* [Source document]
▼▼▼

Capital cities have taken the lead in climate paradiplomacy, mitigation measures, and urban governance experimentation since 2003. A correlation between these initiatives and participation in TMNs is noted after 2005. In June 2012, inspired by the C40, municipal environmental leaders established the CB27. So far, their activities are mainly political, and aim to foster information sharing and peer-to-peer learning, configuring governance experimentation beyond socio-technical interventions (Acuto and Rayner, 2016; Heijden, 2018). As regional hubs, these cities have a strong role in disseminating urban climate experiments and sustainability practices. Collaboration between TMNs and CB27 increased adhesion of Brazilian municipalities to collective pledges such as the GCMCE. However, as Abbott suggests, such voluntary commitments are limited, as they “[…] apply only modest criteria and vetting procedures, provide commitment-makers with limited support, and have few means to hold them accountable.” (2016, p. 3).
As demonstrated by the Belo Horizonte and São Paulo cases, policy implementation is still in its early stages, and GHG emissions inventories so far do not provide evidence of their effectiveness in terms of GHG reductions. However, measuring urban climate experimentation success based solely on these emission reductions would be misleading and unfair. Other factors must be weighed in, if the city´s performance is to be evaluated in a wider framework that examines climate and sustainability governance experiments (Jordan and Huitema, 2014; Kivimaa et al., 2017Footnote 35).
Implementing mandatory climate measures has been challenged by lack of political will and discontinuity, key factors in determining the success of experimentation (Bulkeley and Betsill, 2003). Nonetheless, as governance experiments, even in failing they provided valuable insights (Matschoss and Repo, 2018), such as the need for scenario studies before establishing reduction targets, an enforcement framework and public support.

▲▲▲

* [Tasks to carry out]
**1.** Switch "inventories" to "reports" in the passage on urban climate governance, and give everything from "As demonstrated by" down to "al., 2017Footnote 35).".
**2.** Answer these questions from the passage on urban climate governance:
(a) In what month and year did municipal environmental leaders establish the CB27?
(b) Which two city cases show that policy implementation is still in its early stages?
(c) Which two factors have challenged the implementation of mandatory climate measures?
**3.** Continue the passage on urban climate governance with the sentences that would come after its final one.
The stored dataset items play no part in the work on the passage on urban climate governance.

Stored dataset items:
▼▼▼

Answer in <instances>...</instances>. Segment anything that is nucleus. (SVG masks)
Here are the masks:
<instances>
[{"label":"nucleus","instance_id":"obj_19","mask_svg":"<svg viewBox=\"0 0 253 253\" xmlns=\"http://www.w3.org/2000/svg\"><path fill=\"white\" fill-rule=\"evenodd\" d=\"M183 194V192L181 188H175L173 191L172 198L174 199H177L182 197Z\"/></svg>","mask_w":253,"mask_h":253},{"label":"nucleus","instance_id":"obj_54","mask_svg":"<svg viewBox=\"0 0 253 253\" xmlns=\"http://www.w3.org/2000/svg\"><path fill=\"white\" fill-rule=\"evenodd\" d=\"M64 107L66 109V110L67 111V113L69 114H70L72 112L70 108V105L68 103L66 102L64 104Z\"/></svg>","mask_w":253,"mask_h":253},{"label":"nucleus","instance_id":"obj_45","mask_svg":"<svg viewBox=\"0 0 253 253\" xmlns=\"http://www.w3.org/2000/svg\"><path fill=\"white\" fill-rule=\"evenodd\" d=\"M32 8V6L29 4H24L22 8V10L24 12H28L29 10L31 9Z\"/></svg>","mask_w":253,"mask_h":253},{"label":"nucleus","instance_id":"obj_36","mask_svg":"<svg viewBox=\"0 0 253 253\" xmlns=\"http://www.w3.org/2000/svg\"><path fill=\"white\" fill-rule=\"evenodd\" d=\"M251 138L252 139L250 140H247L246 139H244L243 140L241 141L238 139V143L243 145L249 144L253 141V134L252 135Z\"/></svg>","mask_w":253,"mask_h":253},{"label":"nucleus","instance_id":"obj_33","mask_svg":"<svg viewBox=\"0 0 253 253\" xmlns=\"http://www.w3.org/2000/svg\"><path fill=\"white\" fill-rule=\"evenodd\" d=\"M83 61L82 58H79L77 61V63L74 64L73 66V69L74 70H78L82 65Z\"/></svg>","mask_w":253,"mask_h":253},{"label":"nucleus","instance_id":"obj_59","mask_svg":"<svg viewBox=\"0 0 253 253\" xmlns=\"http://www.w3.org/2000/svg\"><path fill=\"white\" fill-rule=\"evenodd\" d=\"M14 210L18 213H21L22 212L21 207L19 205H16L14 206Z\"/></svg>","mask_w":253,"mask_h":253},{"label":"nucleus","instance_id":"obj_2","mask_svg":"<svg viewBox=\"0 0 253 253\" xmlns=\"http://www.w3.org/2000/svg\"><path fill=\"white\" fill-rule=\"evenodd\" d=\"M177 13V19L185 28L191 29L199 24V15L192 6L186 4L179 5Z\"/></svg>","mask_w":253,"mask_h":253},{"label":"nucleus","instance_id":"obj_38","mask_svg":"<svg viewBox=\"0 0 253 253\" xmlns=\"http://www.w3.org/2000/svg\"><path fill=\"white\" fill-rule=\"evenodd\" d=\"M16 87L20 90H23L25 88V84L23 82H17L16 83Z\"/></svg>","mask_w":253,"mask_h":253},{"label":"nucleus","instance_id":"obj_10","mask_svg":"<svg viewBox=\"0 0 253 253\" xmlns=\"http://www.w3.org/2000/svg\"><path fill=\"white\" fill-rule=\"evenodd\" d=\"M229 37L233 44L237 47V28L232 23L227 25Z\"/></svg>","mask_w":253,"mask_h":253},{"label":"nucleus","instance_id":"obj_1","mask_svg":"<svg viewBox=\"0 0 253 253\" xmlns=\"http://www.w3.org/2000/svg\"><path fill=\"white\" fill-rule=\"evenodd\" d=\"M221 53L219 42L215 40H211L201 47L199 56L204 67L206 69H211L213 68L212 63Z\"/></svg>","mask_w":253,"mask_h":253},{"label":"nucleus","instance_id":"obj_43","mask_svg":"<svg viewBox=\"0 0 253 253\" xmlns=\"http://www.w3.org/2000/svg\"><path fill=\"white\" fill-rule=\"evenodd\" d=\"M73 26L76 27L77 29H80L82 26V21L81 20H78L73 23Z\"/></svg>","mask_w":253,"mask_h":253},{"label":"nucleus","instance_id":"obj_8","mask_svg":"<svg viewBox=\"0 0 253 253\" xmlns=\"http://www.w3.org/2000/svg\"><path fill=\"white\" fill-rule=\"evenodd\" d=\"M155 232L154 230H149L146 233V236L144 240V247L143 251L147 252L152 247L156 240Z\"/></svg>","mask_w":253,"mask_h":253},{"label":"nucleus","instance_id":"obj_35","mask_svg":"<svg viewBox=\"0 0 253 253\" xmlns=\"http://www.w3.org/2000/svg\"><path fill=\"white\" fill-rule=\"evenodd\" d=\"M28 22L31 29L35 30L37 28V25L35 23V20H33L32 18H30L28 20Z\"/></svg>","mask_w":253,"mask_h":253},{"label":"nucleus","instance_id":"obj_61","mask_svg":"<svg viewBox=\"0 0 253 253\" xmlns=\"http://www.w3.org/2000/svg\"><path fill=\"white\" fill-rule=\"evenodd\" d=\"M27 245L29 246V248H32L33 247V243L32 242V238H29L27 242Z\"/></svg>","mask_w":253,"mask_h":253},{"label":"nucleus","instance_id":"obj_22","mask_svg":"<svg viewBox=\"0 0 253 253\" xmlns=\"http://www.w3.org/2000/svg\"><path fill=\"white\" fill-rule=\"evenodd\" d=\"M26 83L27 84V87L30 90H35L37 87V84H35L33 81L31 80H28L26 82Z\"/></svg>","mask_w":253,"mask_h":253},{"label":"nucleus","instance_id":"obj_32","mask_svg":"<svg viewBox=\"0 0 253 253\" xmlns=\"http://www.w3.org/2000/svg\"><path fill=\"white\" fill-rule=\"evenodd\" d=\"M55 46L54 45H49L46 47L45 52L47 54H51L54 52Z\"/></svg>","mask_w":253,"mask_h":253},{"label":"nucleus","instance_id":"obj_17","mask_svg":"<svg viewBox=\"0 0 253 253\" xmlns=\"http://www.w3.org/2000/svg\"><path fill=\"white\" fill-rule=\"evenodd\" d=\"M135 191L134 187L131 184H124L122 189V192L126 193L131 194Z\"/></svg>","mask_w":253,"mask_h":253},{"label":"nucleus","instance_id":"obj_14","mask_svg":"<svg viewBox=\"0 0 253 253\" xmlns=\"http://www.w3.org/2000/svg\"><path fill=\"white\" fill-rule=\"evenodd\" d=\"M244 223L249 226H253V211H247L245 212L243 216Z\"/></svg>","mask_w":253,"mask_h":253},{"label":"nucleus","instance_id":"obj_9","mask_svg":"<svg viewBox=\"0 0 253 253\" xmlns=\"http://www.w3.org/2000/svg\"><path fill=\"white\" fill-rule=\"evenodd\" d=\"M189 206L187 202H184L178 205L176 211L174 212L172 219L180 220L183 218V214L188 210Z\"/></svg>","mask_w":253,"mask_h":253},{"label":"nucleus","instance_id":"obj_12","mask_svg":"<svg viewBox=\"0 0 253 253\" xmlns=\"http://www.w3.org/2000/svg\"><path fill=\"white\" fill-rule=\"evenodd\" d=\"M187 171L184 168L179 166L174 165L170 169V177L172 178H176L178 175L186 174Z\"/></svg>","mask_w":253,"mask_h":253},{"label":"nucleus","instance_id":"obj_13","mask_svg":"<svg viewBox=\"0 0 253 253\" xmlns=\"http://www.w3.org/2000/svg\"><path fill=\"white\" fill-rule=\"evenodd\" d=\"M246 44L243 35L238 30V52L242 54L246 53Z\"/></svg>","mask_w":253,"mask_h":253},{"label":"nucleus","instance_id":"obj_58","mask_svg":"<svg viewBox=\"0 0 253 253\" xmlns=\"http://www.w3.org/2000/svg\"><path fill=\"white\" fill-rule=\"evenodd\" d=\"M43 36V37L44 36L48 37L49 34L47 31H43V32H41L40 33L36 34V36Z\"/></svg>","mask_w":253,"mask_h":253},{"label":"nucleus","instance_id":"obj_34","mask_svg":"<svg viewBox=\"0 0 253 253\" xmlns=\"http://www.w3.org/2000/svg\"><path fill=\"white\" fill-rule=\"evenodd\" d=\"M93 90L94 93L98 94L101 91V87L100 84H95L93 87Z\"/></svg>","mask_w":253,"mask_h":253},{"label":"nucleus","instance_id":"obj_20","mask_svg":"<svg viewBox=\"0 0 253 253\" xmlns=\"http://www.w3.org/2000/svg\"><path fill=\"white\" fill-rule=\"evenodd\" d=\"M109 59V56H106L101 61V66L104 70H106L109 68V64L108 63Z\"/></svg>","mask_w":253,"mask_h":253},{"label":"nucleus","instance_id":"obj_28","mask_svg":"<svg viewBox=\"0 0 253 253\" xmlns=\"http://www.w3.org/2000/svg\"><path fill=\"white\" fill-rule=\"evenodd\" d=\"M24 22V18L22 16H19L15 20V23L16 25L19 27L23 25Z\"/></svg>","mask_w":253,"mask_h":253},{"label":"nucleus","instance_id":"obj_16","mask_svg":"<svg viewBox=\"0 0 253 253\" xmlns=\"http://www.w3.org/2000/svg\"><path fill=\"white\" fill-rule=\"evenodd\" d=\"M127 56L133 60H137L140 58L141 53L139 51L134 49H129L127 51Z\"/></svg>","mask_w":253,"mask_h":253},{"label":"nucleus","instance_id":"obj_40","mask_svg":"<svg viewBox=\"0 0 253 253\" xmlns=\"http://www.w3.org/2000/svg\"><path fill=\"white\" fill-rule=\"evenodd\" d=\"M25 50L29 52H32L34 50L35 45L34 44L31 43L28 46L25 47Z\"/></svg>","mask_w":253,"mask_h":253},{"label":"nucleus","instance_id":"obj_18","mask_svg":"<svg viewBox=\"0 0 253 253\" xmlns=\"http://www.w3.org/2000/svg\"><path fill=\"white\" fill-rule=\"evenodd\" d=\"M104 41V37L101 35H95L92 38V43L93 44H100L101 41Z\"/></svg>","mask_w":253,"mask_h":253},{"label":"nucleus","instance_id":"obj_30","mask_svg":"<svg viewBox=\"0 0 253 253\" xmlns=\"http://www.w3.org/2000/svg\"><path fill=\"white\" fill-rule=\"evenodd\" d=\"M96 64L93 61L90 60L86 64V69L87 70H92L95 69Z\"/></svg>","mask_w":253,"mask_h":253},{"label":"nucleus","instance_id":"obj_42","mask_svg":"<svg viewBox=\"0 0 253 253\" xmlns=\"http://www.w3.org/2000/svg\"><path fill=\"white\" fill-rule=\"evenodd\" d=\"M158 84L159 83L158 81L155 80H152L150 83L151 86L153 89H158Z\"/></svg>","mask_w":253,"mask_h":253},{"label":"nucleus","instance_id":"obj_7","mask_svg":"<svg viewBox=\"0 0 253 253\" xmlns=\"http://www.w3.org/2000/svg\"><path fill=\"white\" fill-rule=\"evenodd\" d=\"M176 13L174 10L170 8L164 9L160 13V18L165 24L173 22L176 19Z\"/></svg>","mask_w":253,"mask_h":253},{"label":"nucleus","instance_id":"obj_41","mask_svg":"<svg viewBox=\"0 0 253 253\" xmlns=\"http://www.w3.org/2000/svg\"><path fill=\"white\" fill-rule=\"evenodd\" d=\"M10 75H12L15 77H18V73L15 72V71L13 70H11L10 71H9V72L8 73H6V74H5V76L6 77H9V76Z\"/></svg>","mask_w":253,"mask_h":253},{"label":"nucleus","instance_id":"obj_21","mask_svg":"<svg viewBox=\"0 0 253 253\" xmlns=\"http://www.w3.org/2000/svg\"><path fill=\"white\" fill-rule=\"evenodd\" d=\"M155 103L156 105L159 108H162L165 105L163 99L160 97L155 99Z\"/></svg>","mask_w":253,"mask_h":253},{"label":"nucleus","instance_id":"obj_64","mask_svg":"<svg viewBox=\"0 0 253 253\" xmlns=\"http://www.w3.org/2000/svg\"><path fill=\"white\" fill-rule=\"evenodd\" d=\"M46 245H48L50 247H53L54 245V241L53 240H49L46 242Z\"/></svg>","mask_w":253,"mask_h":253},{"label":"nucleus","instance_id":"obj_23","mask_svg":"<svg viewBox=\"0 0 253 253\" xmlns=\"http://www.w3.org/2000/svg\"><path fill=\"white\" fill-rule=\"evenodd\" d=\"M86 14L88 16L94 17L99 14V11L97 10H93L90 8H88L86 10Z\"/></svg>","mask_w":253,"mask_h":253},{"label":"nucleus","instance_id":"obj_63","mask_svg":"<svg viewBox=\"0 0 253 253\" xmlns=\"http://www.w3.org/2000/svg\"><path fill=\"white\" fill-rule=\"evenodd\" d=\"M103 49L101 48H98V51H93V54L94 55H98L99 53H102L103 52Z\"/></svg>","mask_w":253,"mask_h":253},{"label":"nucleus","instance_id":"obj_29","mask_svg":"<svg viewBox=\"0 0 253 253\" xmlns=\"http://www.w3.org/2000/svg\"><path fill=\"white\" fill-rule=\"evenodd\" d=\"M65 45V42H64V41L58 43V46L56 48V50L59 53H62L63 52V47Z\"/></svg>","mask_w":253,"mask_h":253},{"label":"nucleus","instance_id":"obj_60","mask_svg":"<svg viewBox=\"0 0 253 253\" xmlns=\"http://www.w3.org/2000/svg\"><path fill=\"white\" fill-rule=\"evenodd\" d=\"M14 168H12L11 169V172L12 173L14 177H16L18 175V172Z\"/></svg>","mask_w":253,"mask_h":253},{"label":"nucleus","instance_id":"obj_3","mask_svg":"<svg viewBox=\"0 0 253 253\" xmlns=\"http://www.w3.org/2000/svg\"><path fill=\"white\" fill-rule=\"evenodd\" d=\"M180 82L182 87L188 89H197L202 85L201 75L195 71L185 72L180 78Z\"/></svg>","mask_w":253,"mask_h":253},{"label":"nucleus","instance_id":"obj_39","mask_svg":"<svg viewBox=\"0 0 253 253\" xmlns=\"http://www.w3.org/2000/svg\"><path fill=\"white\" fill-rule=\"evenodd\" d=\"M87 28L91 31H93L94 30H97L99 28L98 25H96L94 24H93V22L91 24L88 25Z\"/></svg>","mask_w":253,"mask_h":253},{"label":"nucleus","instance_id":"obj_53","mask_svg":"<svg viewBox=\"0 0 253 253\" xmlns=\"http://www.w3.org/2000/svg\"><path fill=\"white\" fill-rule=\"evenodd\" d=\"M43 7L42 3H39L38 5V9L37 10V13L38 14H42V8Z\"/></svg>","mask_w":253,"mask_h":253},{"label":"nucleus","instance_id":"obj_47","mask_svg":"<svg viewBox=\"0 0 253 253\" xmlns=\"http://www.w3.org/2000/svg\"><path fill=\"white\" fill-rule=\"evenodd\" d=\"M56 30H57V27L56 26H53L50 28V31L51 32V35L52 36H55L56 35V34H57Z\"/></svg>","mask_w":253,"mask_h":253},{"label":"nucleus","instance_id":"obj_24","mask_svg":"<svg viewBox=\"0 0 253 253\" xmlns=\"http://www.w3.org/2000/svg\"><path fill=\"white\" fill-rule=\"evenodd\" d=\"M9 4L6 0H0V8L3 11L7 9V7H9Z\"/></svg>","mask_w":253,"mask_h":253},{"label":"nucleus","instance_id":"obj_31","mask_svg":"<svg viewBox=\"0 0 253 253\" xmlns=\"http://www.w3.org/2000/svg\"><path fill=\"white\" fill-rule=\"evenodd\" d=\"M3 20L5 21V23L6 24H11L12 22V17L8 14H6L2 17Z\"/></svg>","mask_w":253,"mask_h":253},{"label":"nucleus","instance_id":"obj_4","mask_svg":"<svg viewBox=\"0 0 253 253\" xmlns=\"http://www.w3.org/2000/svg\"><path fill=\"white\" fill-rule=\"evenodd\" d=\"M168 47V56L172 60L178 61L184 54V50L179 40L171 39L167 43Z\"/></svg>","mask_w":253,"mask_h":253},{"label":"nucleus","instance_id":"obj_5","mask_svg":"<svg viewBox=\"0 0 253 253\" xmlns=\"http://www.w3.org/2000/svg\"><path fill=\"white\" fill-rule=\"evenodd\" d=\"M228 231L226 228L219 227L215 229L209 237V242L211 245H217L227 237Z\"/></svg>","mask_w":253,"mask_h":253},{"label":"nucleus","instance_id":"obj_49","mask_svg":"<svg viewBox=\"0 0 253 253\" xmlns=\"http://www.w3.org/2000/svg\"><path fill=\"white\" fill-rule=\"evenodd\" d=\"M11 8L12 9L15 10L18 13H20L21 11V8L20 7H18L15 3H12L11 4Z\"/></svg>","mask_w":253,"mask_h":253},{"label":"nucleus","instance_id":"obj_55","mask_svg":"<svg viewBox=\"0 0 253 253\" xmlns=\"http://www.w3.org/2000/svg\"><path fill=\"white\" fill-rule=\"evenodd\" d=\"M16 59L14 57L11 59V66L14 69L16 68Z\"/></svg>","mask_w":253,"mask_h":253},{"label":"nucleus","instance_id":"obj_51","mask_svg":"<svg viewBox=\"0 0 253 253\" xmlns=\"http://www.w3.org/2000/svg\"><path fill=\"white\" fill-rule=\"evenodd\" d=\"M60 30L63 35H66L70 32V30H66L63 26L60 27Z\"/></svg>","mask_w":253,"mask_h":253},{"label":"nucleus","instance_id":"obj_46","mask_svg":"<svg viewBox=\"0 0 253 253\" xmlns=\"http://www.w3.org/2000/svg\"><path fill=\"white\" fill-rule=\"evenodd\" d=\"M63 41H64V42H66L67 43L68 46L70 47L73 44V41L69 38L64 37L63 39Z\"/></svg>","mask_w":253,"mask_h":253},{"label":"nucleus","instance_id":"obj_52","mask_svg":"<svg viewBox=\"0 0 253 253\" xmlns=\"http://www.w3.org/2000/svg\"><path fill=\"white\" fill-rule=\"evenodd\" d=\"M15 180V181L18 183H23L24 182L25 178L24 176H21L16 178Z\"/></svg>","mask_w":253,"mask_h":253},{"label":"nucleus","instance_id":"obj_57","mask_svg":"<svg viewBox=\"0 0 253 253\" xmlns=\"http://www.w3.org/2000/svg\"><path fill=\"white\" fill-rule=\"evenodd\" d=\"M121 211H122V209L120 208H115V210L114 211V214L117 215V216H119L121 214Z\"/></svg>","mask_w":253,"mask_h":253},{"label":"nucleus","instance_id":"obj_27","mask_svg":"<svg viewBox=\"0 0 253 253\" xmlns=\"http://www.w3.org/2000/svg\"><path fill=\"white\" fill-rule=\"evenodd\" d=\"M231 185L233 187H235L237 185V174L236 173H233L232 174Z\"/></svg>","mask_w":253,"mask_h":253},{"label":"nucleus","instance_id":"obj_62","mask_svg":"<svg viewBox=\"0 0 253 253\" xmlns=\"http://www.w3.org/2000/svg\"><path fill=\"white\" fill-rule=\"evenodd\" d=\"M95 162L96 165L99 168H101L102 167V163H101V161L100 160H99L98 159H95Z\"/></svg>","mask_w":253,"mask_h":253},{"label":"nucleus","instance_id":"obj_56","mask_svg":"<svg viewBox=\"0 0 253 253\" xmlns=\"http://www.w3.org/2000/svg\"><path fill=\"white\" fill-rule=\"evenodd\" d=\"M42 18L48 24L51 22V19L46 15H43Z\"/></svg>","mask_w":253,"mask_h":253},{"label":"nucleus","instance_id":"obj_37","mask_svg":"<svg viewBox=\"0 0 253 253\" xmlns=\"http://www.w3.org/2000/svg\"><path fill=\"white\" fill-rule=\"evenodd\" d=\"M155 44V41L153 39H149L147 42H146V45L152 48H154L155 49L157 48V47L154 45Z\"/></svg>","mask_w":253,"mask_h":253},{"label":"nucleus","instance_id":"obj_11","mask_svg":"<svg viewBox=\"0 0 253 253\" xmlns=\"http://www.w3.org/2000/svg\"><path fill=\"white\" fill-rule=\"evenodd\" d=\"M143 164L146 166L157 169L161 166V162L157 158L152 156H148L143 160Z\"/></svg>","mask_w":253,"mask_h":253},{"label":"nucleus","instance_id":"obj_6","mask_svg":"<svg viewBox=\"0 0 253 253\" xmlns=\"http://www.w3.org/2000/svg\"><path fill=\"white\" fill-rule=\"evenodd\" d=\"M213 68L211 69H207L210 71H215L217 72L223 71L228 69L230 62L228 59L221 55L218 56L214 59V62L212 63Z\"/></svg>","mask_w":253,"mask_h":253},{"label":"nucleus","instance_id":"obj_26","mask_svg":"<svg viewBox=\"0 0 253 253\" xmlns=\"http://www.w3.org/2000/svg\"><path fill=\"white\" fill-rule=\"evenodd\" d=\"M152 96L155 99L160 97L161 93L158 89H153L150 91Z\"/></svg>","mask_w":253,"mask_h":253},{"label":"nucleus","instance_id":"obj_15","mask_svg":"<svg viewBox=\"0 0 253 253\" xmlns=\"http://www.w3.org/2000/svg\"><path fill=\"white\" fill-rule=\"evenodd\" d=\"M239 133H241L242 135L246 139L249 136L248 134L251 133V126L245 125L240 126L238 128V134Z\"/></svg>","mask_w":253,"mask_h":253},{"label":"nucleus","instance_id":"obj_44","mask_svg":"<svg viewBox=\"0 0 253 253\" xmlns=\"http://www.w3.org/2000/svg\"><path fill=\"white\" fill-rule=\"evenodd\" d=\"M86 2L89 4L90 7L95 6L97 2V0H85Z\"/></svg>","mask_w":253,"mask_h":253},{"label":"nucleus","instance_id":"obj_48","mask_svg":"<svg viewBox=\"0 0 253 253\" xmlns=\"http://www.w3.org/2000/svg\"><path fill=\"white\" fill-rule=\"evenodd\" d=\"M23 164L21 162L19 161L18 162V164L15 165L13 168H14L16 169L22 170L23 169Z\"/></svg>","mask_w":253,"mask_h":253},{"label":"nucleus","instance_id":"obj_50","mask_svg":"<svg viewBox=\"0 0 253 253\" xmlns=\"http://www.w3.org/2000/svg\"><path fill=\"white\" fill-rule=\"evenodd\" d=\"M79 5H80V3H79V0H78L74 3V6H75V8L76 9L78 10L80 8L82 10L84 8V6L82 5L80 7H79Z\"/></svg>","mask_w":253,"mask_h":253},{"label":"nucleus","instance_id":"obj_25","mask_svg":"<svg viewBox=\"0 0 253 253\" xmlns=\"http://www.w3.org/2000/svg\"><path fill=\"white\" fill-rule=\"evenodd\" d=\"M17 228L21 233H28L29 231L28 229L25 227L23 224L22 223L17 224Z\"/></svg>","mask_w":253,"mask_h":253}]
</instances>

▲▲▲

* [Answer set]
**1.**
As demonstrated by the Belo Horizonte and São Paulo cases, policy implementation is still in its early stages, and GHG emissions reports so far do not provide evidence of their effectiveness in terms of GHG reductions. However, measuring urban climate experimentation success based solely on these emission reductions would be misleading and unfair. Other factors must be weighed in, if the city´s performance is to be evaluated in a wider framework that examines climate and sustainability governance experiments (Jordan and Huitema, 2014; Kivimaa et al., 2017Footnote 35).

**2.**
(a) June 2012
(b) Belo Horizonte and São Paulo
(c) Lack of political will and discontinuity

**3.**
Conclusion
Brazilian cities are progressively engaging in experimentation and strengthening the legal and institutional framework for multilevel climate governance (Heidjen, 2018). Whether these policies will result in reducing GHG emissions cannot be verified yet, since the timeframe is still short-term, and the data are insufficient. However, expanding experiments that challenge carbon-lock-in policies is crucial to sustainability transitions (Kivimaa et al., 2017). A movement is underway and might be a key factor in decision-making at federal level in the new administration, regarding Brazil´s pledge within the Paris Agreement. At the time of writing this paper, the newly elected presidency leans towards disregarding the climate change agenda, mainly due to historical conflicts between agribusiness and land tenure (OC, 2018). We may speculate that by reinforcing the economic, health and social benefits of urban climate action through experimentation, shifting the focus from AFOLU sectors, and creating political pressure at subnational levels might demonstrate the relevance of remaining in the Paris treaty.
Experiments have been successful in promoting peer-to-peer learning and reached beyond geographical boundaries and jurisdictions by affecting policies at state and national levels (Setzer, 2009, Biderman, 2011; Back, 2012; Macedo, 2017). However, to help cities go beyond collective pledges and improve learning from “informal” experimentation (Abbot, 2016; Heijden, 2018), the CB27 should tap into its capabilities as orchestrator to support a more structured approach based on science to analyse and understand these urban climate actions as experiments.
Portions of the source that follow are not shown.